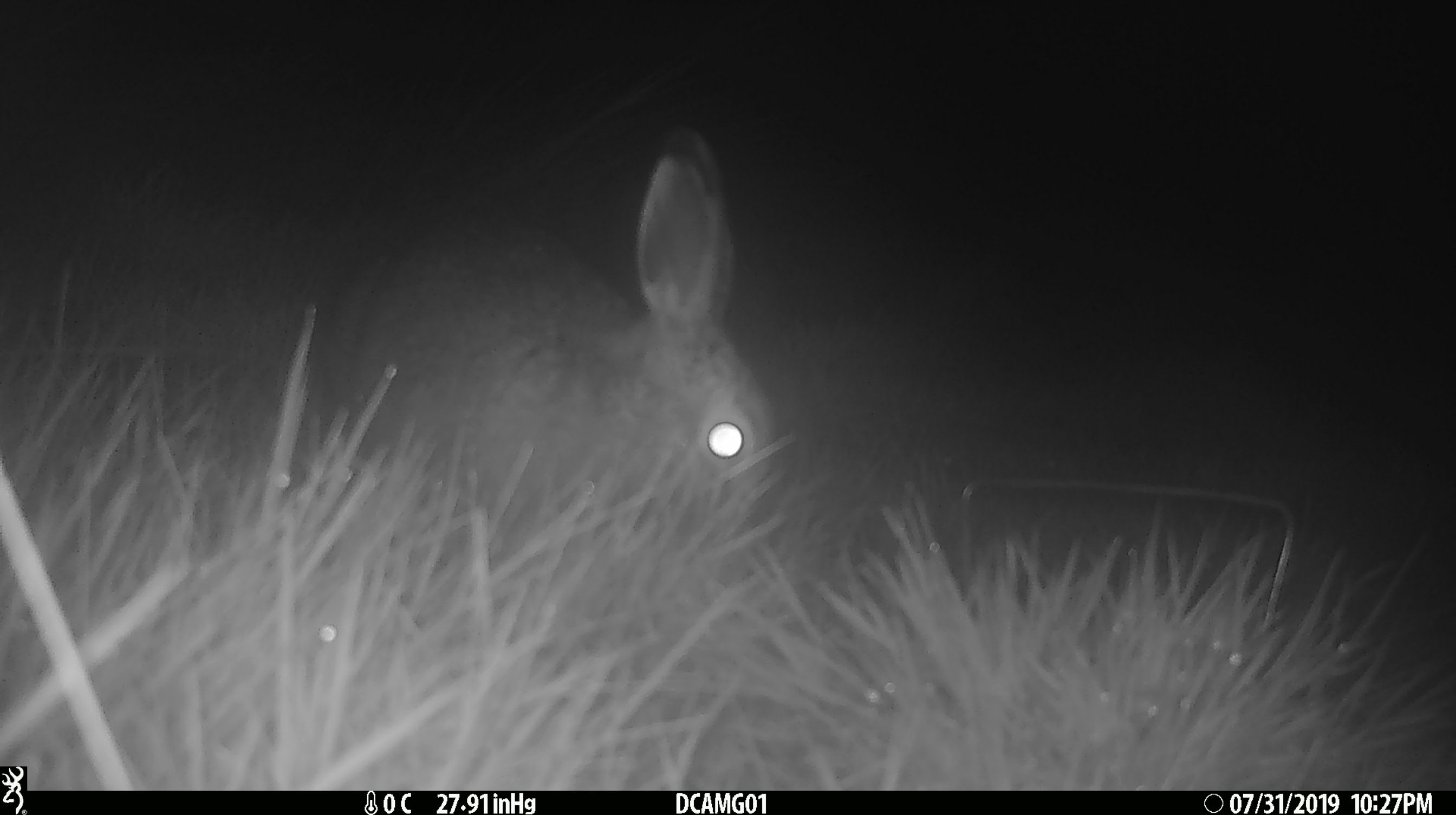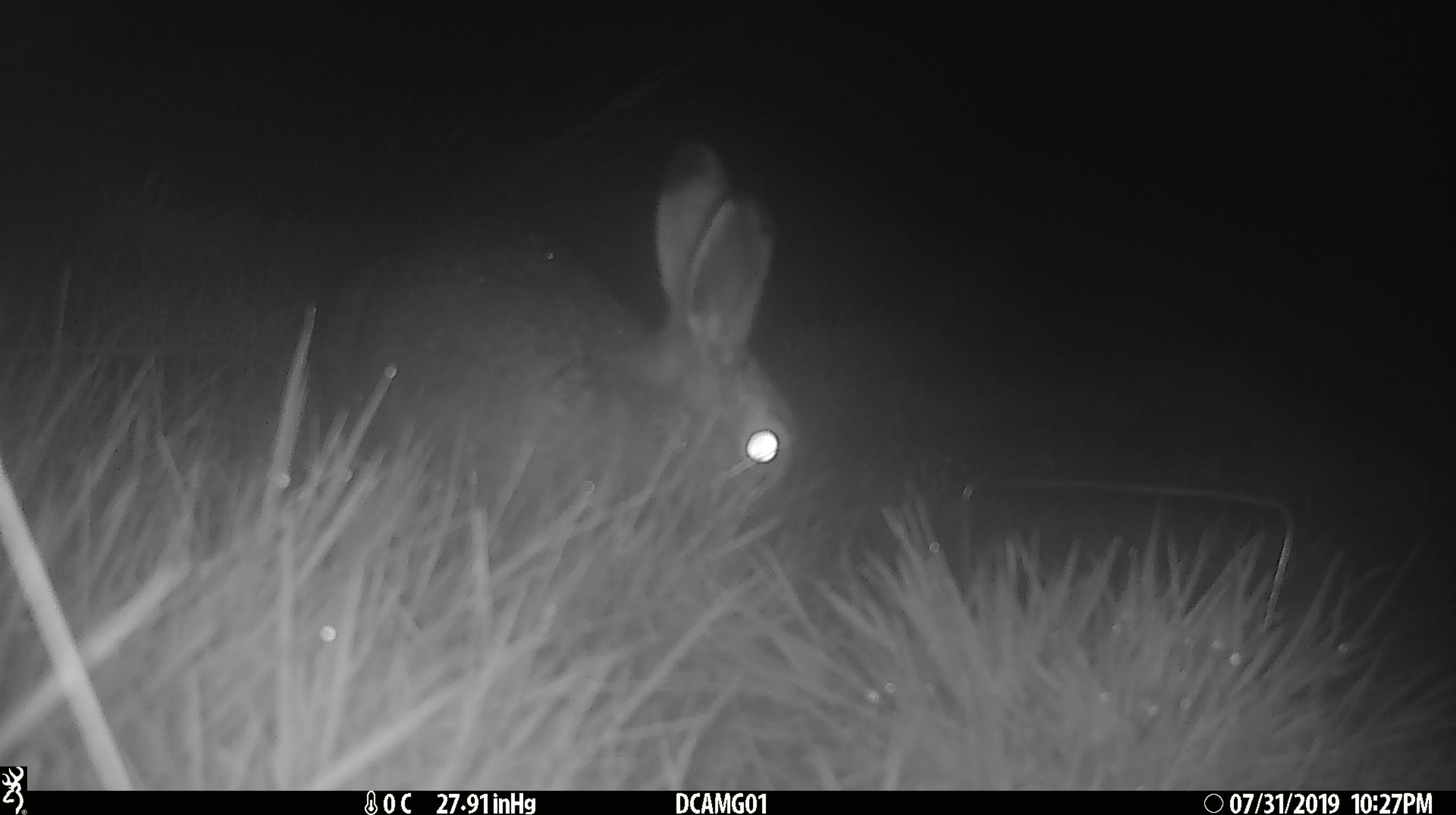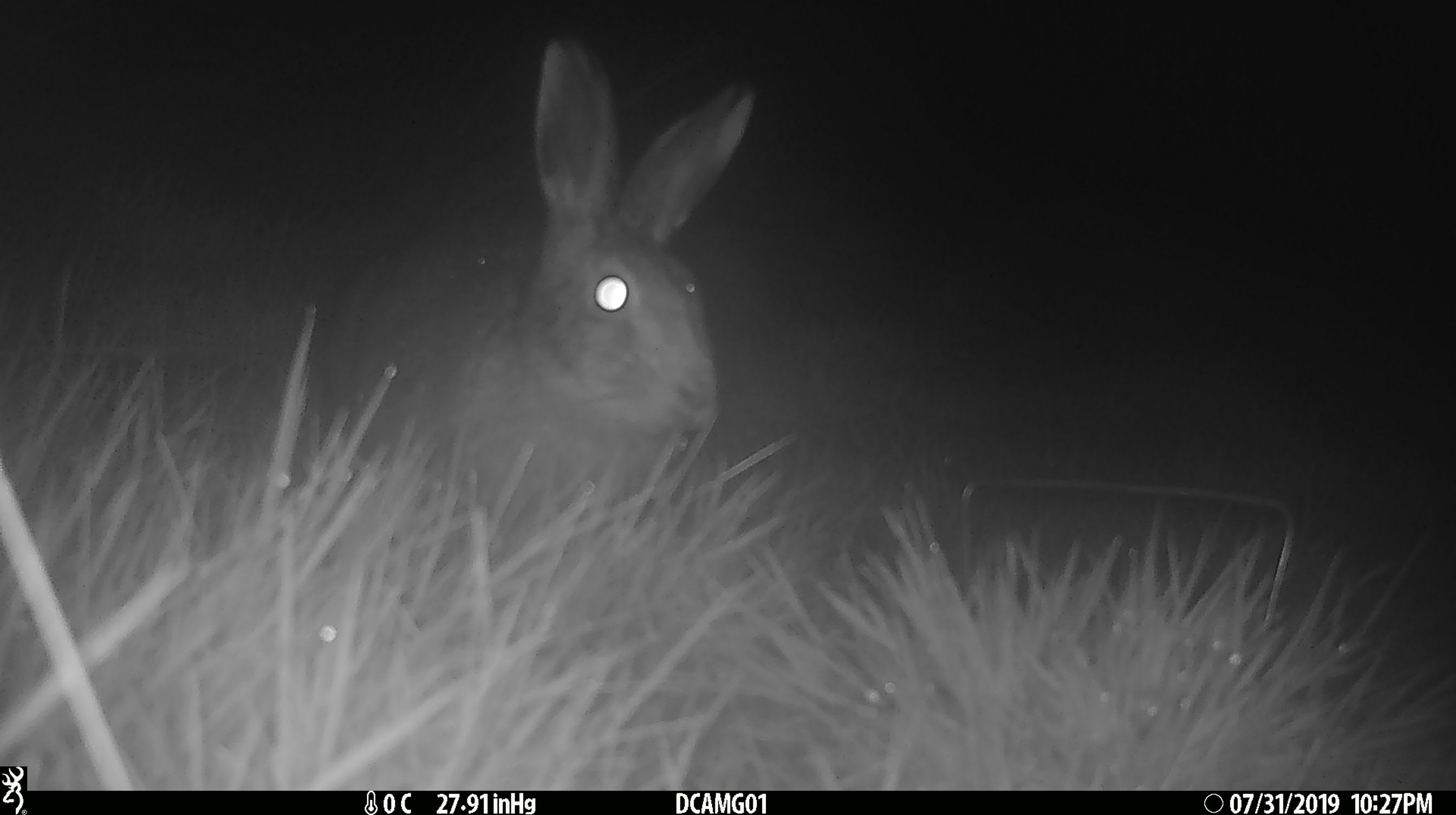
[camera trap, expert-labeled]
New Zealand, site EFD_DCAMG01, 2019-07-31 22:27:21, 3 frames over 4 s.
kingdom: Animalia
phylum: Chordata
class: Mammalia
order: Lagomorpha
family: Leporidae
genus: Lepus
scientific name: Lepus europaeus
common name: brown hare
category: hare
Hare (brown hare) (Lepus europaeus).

· · · · ·

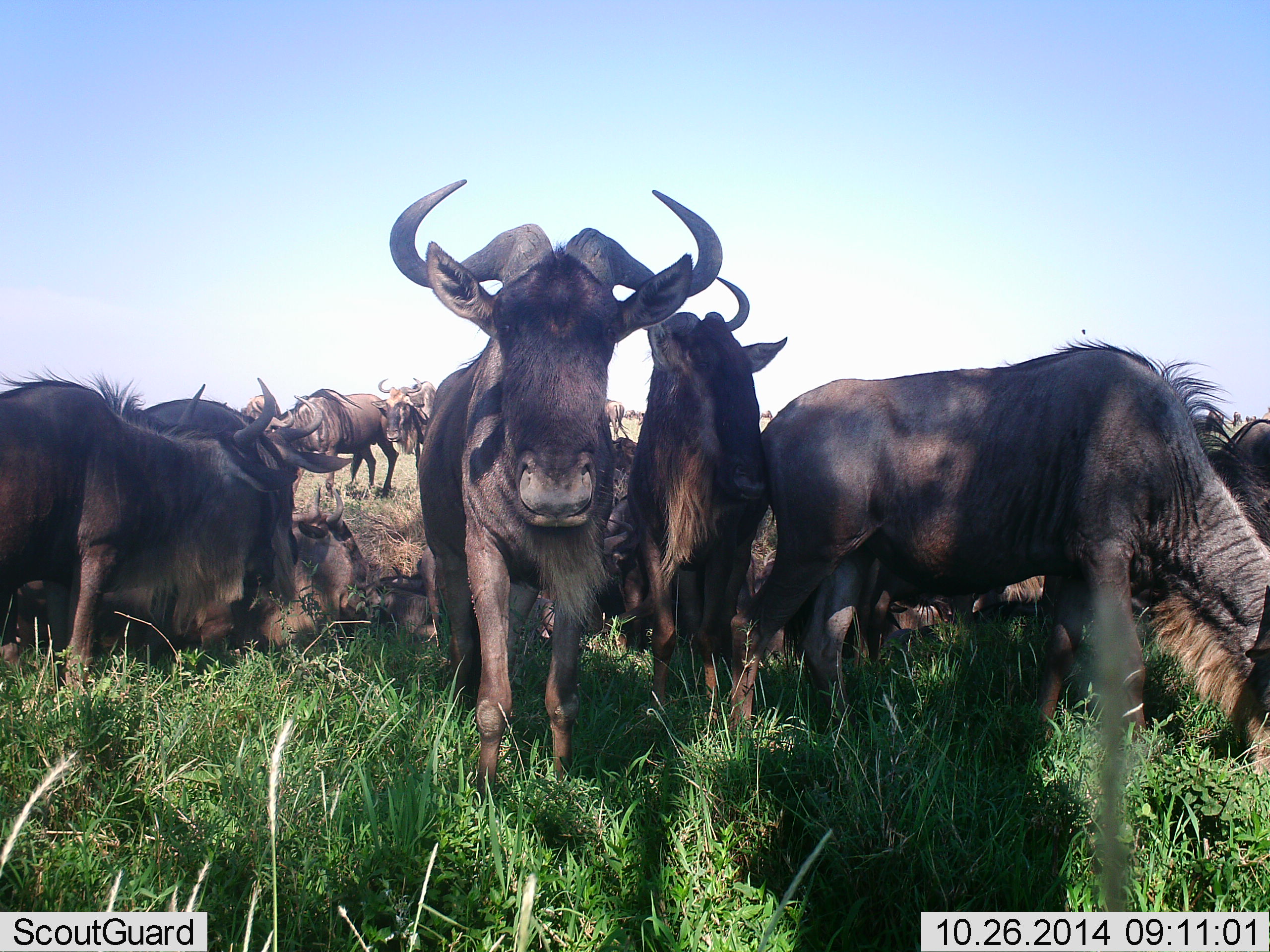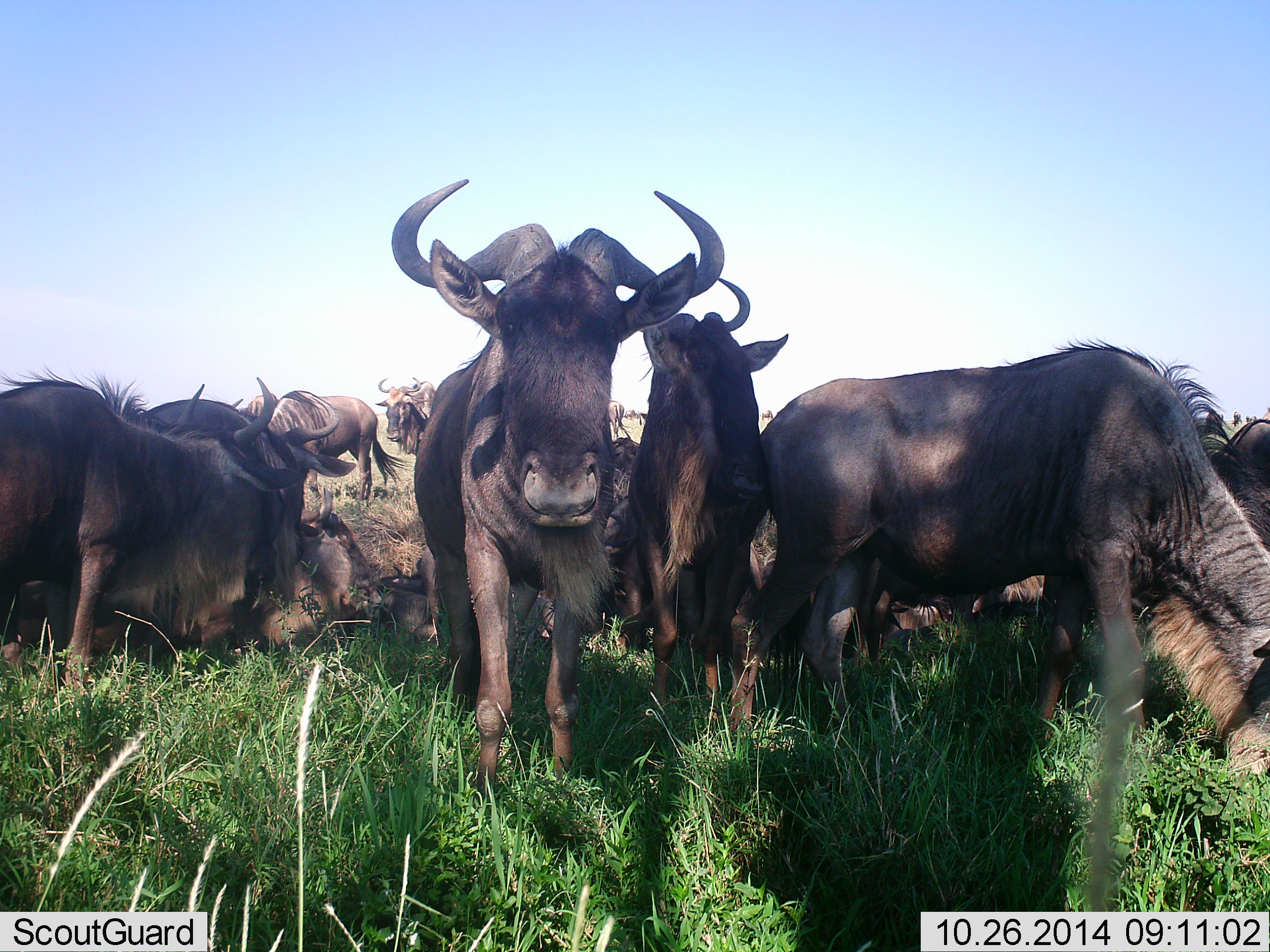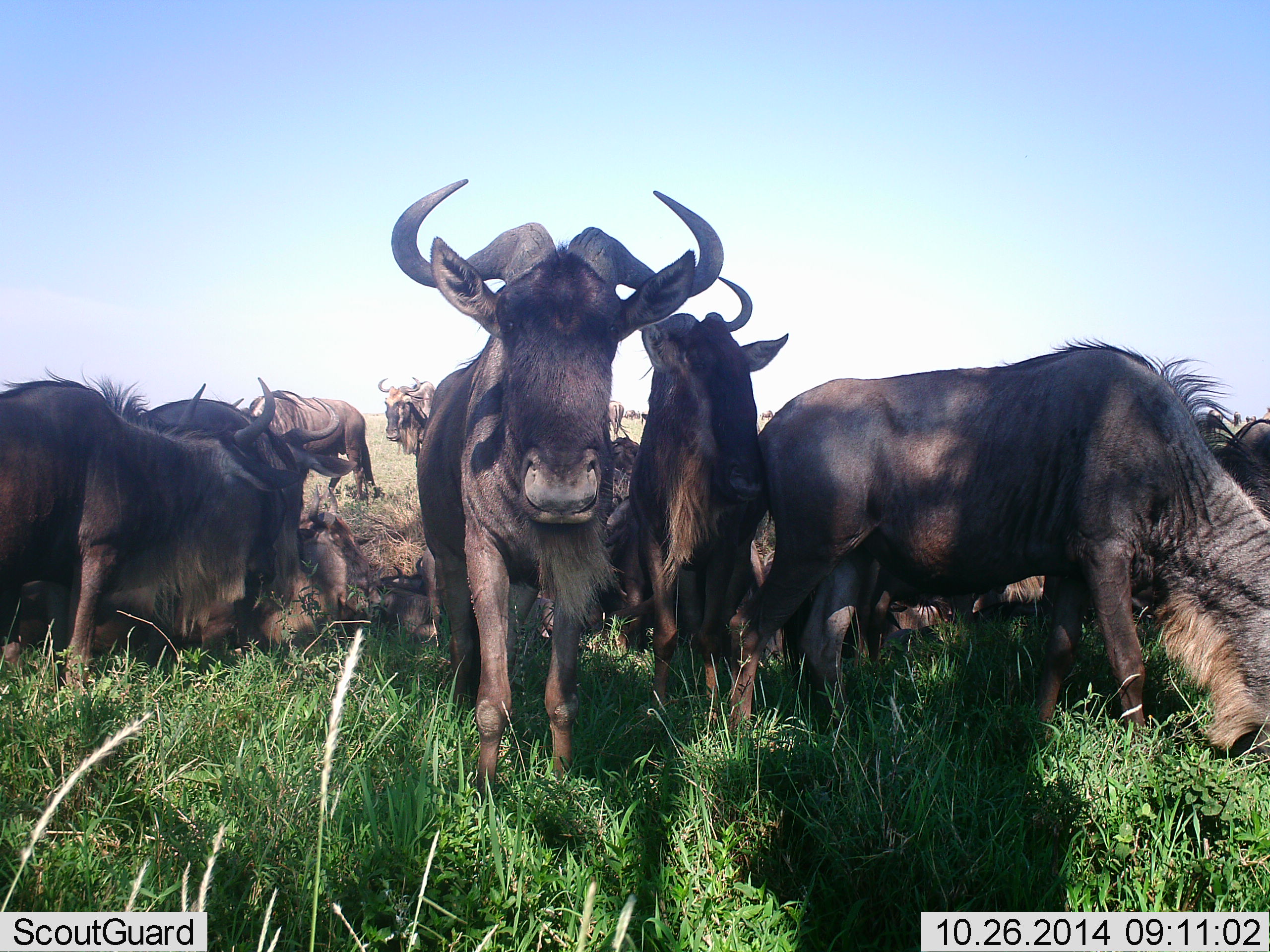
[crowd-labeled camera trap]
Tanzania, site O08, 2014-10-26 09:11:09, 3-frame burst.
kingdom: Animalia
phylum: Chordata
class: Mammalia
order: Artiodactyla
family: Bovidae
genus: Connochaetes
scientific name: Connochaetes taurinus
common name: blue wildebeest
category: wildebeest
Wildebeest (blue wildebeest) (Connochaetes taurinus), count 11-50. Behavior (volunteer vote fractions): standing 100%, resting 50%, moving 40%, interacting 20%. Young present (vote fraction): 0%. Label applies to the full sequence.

· · · · ·

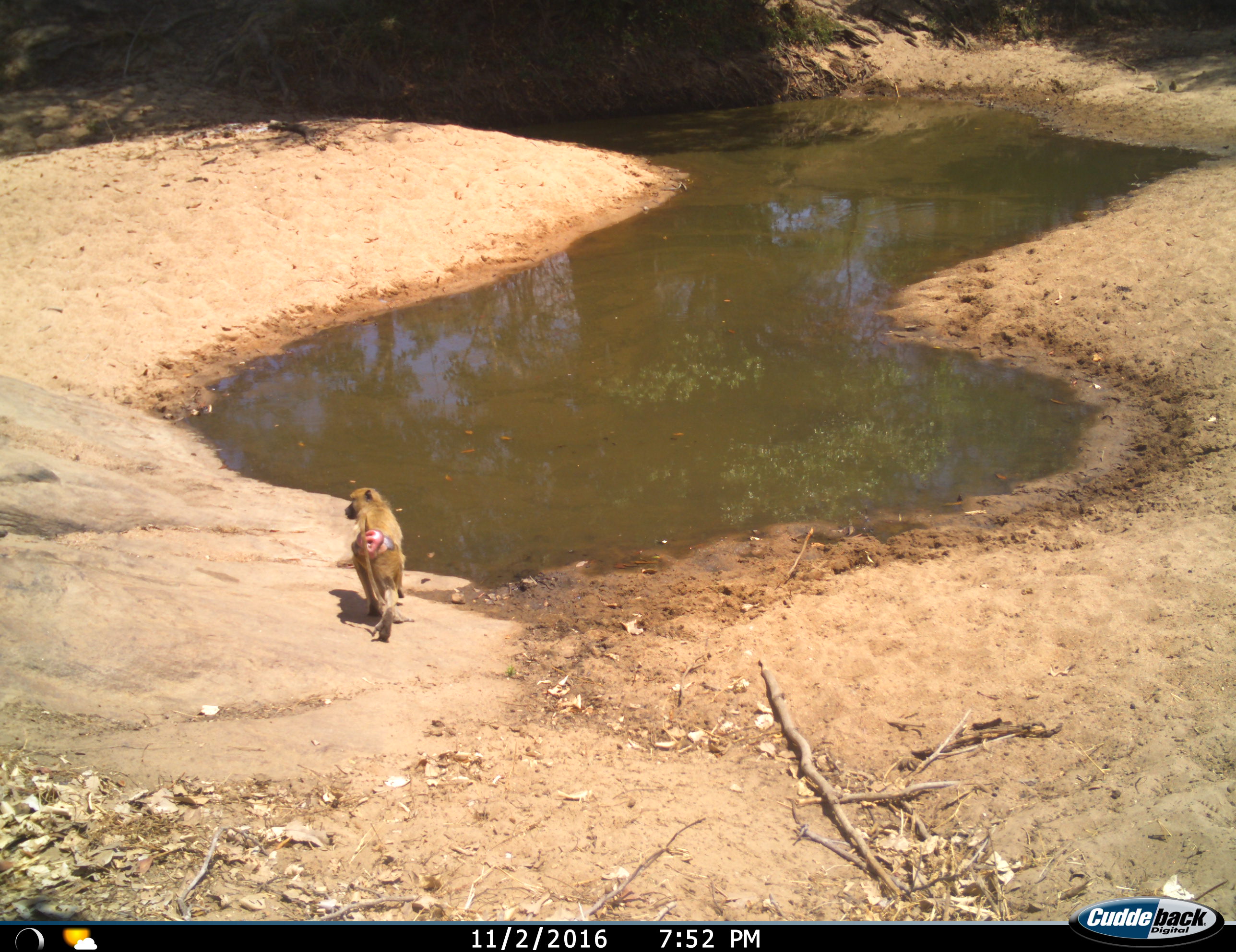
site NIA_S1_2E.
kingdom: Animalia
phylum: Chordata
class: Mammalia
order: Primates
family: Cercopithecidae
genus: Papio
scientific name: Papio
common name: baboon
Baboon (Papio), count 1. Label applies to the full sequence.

· · · · ·

All lines in the records above that contain "camera" are to be reported.

[camera trap, expert-labeled]
[crowd-labeled camera trap]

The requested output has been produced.